◆ Extract to read ◆
*-*-*

Historia naturalis bulgarica is a peer-reviewed international scientific journal, published by the National Museum of Natural History, Sofia, Bulgaria. 

The journal is being published as of 1989, and as of 2018 is published only electronically. The journal published scientific contributions on paleontology, zoology, botany, geology and mineralogy, as well as original articles on history of natural sciences and natural history institutions. The papers are published in English language only under the free license CC BY 4.0.

Editorial board 
Editor-in-Chief is Stanislav Abadjiev, and the members of the Editorial Board are Boyan Zlatkov, Georgi N. Markov, Mario Langurov, Nikolay Simov, Peter Shurulinkov, Vladislav Vergilov, Christo Deltshev, Fedor V. Konstantinov, Giancarlo Statti, Ljiljana Tomović, Peter Huemer, Peter Jäger, Richard Gemel, Rossen Tzonev, Snejana Grozeva.

*-*-*

◆ Stated goal 1 ◆
Condense the paragraph of the journal description that begins "The journal is being published as of 1989" into a short bulleted list that keeps its main facts.
◆ Stated goal 2 ◆
Retype word for word the part of the journal description that opens with the words containing "Historia naturalis bulgarica" and closes with "license CC BY 4.0.".

◆ Stored rows ◆
*-*-*

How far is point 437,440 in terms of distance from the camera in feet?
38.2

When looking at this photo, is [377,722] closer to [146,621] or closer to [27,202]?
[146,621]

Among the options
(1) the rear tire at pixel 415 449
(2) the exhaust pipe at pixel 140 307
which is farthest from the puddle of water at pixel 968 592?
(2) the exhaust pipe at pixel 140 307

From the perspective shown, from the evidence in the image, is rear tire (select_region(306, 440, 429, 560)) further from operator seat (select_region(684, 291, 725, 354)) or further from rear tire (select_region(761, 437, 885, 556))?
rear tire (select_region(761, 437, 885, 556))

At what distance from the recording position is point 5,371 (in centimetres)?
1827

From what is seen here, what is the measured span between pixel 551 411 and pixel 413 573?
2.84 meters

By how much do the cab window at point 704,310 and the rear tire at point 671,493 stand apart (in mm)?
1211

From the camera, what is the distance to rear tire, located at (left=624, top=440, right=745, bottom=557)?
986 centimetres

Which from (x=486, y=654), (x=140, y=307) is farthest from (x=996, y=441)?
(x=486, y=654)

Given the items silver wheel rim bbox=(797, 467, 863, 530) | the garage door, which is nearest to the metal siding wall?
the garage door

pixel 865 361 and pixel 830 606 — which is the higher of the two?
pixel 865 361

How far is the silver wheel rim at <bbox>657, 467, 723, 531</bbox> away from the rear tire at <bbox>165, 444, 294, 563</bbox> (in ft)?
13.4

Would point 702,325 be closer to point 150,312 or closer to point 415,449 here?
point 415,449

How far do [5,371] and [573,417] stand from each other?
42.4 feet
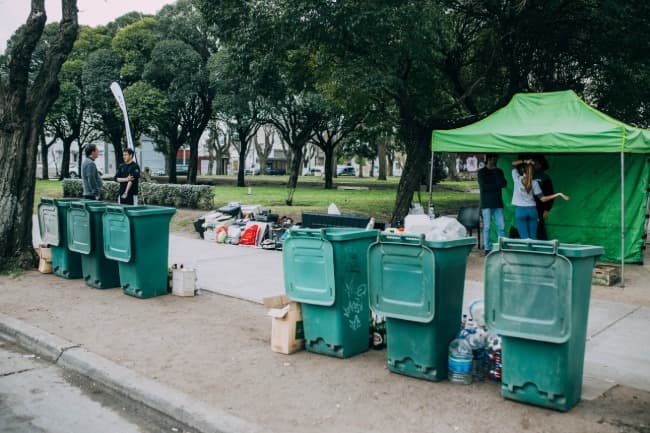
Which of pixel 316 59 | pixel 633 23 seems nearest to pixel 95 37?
pixel 316 59

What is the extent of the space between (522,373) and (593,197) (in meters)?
8.32

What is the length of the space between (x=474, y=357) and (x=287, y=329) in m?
1.71

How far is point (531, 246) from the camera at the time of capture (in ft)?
14.0

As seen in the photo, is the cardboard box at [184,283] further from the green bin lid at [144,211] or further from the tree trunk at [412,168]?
the tree trunk at [412,168]

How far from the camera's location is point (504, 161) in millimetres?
12805

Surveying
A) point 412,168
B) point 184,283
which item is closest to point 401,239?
point 184,283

*-*-*

◆ Task result 1 ◆
- Published since 1989; electronic-only since 2018.
- Covers paleontology, zoology, botany, geology and mineralogy.
- Also publishes original articles on the history of natural sciences and natural history institutions.
- Papers appear in English only, under the free license CC BY 4.0.

◆ Task result 2 ◆
Historia naturalis bulgarica is a peer-reviewed international scientific journal, published by the National Museum of Natural History, Sofia, Bulgaria. 

The journal is being published as of 1989, and as of 2018 is published only electronically. The journal published scientific contributions on paleontology, zoology, botany, geology and mineralogy, as well as original articles on history of natural sciences and natural history institutions. The papers are published in English language only under the free license CC BY 4.0.